* Excerto
□ □ □ □ □ □ □
Escrita em plena II Guerra Mundial, esta obra é também uma alegoria à resistência contra a peste do fascismo que tanta gente contaminou.

Trump, ao classificar o codiv-19 de “vírus estrangeiro”, quando anunciou o fecho das suas fronteiras aos Estados europeus de Schengen, assume a ideologia que sempre marcou a sua presidência: a xenofobia, o racismo e o nacionalismo. Racismo que, como o vírus, se tem espalhado um pouco por todo o mundo nos ataques contra os chineses e os asiáticos, vistos pelos defensores da supremacia branca como o novo perigo amarelo.

A Europa não está, infelizmente, imune ao vírus da desumanidade, ao medo do outro visto como portador do mal. Os refugiados tratados como inimigos na fronteira da Grécia com a Turquia, o apoio que o governo de Atenas recebeu das instituições da União, a criação pela Grécia de um Guantánamo para refugiados — um centro de detenção onde o direito não se aplica —, como denuncia uma reportagem do New York Times, são também sintomas da banalização do mal.

Na altura em que os cidadãos dos Estados da União e os seus governos tudo fazem para combater a pandemia, em que a nossa atenção se concentra nas medidas sanitárias, não seria mal pensarmos no que serão as democracias e a União Europeia para além da crise, por mais longa que ela seja.

Se a União Europeia se destruir não será porque o coronavírus provocou uma nova crise financeira, mas porque perdeu um dos valores fundamentais que a fundaram: o da fraternidade. Na fraternidade para com os que são infetados pelo vírus, nos cuidados que cada tem de ter a pensar no próximo, na consciência que os serviços nacionais de saúde são essenciais à nossa sobrevivência, vamos redescobrindo a nossa humanidade. Mas essa fraternidade tem de ser incondicional e dirigida a todos os seres humanos. É essa fraternidade que não pode ser negada aos que vivem no medo da doença ou aos que fogem da guerra, pois são todos vítimas de crises que os ultrapassam.
□ □ □ □ □ □ □
* A tarefa
Transcreva do excerto o trecho entre "A Europa não" e "que ela seja.", inclusive.

(Itens guardados)
□ □ □ □ □ □ □
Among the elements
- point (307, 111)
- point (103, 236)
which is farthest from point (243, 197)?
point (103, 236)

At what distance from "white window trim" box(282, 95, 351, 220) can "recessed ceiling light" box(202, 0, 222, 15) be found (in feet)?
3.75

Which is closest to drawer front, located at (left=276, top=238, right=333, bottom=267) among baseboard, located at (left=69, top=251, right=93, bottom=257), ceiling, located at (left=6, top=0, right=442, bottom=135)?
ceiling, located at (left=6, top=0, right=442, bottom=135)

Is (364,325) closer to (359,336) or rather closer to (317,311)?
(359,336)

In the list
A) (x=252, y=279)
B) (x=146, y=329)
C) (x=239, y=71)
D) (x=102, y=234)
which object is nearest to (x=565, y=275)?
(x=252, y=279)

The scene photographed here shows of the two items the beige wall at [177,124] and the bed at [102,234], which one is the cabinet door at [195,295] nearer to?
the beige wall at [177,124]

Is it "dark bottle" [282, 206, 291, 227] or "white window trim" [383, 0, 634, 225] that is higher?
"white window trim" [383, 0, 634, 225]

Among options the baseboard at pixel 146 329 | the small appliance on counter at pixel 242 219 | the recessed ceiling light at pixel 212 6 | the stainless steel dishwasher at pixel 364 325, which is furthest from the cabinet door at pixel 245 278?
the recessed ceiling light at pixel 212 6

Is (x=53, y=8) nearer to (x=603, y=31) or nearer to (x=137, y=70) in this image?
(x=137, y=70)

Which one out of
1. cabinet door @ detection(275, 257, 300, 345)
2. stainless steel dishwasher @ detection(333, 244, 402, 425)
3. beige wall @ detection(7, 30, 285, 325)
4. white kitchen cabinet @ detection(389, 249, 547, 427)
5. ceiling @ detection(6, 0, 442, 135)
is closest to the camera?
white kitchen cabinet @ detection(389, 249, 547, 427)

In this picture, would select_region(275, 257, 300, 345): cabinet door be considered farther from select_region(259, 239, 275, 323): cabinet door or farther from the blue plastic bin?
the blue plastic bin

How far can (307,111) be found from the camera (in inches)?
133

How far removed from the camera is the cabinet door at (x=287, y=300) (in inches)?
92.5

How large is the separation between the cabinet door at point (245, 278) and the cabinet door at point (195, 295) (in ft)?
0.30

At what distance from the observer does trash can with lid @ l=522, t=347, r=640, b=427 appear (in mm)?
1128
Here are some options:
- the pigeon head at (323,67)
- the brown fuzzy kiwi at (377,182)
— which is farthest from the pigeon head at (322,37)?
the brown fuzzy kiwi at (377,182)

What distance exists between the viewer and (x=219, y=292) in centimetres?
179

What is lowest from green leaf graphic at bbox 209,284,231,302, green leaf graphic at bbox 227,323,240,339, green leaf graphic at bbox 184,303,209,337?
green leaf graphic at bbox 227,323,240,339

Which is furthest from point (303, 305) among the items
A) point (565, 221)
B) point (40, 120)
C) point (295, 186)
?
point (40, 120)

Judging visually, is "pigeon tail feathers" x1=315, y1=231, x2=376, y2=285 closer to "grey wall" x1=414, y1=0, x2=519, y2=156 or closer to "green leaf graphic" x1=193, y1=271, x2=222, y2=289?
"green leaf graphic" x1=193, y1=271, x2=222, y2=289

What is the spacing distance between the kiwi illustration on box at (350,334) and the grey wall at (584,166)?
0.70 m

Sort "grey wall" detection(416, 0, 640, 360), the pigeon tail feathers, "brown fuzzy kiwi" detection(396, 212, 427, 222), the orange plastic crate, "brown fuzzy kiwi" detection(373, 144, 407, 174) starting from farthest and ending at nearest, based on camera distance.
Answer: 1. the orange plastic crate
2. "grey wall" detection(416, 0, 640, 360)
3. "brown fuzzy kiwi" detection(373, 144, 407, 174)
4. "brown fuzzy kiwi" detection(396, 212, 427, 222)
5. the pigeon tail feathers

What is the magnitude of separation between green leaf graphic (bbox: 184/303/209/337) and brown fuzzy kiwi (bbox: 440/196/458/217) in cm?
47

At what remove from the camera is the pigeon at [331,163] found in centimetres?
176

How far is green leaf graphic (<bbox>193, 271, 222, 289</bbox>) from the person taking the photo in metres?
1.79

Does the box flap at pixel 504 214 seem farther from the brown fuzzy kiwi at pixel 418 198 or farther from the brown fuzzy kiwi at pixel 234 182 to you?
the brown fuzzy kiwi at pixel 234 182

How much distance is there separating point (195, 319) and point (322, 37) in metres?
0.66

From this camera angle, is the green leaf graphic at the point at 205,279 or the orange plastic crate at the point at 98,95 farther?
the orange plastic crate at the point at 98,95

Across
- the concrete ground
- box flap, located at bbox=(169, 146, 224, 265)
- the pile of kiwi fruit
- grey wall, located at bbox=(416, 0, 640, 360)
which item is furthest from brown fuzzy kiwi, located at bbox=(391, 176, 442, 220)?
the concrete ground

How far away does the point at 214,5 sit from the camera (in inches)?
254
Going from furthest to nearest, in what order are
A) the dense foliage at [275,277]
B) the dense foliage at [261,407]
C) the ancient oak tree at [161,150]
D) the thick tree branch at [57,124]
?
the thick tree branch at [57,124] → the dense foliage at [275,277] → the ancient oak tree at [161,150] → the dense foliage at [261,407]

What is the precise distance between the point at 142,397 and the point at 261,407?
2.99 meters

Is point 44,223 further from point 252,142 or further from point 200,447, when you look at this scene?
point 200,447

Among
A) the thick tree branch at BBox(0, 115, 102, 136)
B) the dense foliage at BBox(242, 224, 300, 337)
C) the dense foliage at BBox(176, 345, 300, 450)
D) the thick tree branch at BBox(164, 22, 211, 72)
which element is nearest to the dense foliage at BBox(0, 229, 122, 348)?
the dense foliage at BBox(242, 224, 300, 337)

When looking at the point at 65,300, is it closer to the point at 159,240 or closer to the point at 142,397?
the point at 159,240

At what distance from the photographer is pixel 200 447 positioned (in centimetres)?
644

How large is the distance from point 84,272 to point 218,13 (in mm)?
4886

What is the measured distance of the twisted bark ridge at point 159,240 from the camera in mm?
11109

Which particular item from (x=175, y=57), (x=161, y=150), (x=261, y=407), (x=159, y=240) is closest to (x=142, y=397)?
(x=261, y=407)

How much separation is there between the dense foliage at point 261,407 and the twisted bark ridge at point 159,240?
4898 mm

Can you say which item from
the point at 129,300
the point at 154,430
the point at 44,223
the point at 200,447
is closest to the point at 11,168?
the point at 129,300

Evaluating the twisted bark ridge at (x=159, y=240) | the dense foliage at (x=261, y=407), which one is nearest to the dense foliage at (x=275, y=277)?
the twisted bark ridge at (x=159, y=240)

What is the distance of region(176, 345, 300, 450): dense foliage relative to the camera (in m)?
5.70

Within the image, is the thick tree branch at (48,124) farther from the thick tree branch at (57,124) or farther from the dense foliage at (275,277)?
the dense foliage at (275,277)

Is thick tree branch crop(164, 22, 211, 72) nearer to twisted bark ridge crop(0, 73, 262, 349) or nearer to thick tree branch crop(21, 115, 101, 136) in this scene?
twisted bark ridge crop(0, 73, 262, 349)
□ □ □ □ □ □ □
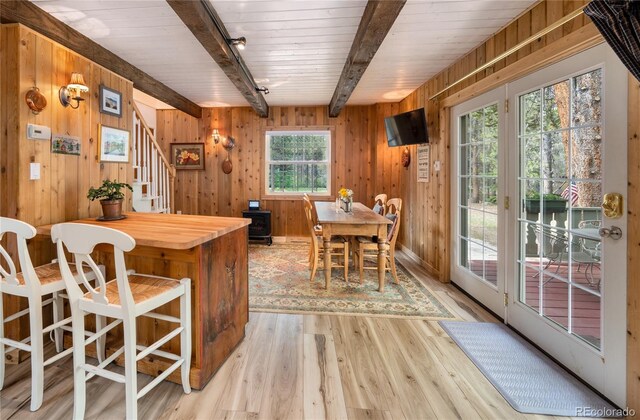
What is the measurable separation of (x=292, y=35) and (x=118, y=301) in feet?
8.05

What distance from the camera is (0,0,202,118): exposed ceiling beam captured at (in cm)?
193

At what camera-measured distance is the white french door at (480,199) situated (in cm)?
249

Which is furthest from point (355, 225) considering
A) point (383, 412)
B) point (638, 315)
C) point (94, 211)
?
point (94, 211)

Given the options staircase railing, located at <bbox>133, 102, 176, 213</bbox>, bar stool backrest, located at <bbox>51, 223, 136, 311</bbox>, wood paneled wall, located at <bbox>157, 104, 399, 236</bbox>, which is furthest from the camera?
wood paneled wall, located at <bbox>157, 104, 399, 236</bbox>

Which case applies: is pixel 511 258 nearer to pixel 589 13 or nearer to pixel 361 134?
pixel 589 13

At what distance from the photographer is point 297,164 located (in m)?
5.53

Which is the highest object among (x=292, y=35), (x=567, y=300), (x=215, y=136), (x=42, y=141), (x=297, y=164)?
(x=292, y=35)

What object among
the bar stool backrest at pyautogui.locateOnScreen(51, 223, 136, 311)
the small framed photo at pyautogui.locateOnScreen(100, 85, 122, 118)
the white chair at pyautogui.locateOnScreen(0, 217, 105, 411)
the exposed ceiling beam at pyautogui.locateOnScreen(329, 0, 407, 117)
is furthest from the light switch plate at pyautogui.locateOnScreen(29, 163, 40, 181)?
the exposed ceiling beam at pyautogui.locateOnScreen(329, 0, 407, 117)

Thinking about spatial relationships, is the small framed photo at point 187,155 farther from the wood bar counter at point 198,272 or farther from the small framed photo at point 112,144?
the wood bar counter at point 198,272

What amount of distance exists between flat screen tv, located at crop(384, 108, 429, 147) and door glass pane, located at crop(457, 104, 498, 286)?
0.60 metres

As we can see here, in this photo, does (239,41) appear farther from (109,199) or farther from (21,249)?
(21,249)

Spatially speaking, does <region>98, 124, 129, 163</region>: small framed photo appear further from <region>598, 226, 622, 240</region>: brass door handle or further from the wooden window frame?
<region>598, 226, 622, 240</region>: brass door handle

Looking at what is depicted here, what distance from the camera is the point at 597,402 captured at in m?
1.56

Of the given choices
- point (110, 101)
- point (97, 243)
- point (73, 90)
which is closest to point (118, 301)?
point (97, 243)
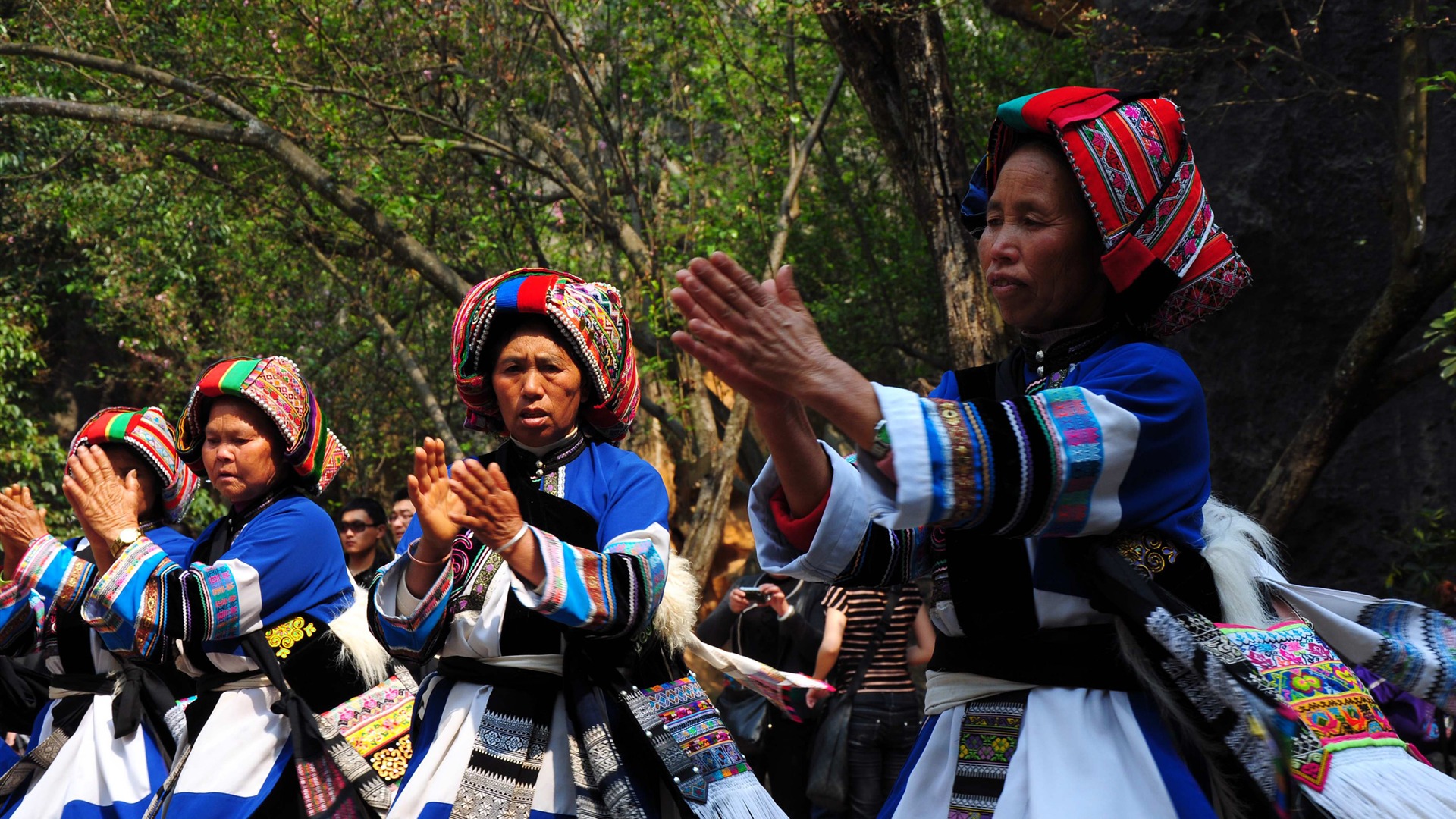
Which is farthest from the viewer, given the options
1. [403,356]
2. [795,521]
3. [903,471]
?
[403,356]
□ □ □ □ □ □ □
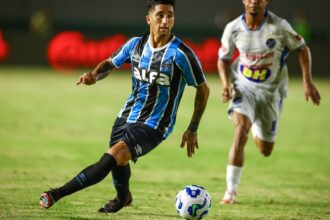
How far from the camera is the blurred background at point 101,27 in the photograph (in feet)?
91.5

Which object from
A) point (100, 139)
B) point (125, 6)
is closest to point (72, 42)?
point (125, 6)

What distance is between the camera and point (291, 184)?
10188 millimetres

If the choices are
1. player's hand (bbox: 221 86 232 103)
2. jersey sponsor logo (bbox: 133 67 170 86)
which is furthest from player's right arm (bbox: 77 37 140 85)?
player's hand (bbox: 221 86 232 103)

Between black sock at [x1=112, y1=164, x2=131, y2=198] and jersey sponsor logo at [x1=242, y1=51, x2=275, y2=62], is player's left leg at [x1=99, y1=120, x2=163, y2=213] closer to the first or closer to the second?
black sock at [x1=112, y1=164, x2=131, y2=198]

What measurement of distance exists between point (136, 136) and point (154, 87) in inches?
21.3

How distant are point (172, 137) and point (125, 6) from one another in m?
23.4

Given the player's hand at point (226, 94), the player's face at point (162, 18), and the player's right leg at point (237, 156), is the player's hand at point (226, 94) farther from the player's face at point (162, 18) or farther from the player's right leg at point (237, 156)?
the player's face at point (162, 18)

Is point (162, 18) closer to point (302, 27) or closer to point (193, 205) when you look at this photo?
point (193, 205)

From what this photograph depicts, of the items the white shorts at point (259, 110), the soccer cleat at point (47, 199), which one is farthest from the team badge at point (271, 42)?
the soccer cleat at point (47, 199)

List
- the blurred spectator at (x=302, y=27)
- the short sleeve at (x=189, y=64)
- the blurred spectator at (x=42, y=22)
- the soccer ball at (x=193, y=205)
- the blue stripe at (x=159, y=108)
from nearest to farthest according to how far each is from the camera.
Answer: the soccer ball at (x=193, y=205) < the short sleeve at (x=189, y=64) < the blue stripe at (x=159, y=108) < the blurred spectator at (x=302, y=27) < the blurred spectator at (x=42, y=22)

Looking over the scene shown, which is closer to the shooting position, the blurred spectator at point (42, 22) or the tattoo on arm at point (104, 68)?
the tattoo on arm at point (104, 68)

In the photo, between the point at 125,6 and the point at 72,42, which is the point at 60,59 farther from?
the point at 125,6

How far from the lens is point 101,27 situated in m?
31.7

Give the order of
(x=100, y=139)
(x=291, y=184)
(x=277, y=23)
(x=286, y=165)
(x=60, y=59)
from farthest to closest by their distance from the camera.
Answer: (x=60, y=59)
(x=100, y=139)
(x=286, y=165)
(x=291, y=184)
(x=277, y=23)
□ □ □ □ □ □ □
* Resposta do exercício
A Europa não está, infelizmente, imune ao vírus da desumanidade, ao medo do outro visto como portador do mal. Os refugiados tratados como inimigos na fronteira da Grécia com a Turquia, o apoio que o governo de Atenas recebeu das instituições da União, a criação pela Grécia de um Guantánamo para refugiados — um centro de detenção onde o direito não se aplica —, como denuncia uma reportagem do New York Times, são também sintomas da banalização do mal.

Na altura em que os cidadãos dos Estados da União e os seus governos tudo fazem para combater a pandemia, em que a nossa atenção se concentra nas medidas sanitárias, não seria mal pensarmos no que serão as democracias e a União Europeia para além da crise, por mais longa que ela seja.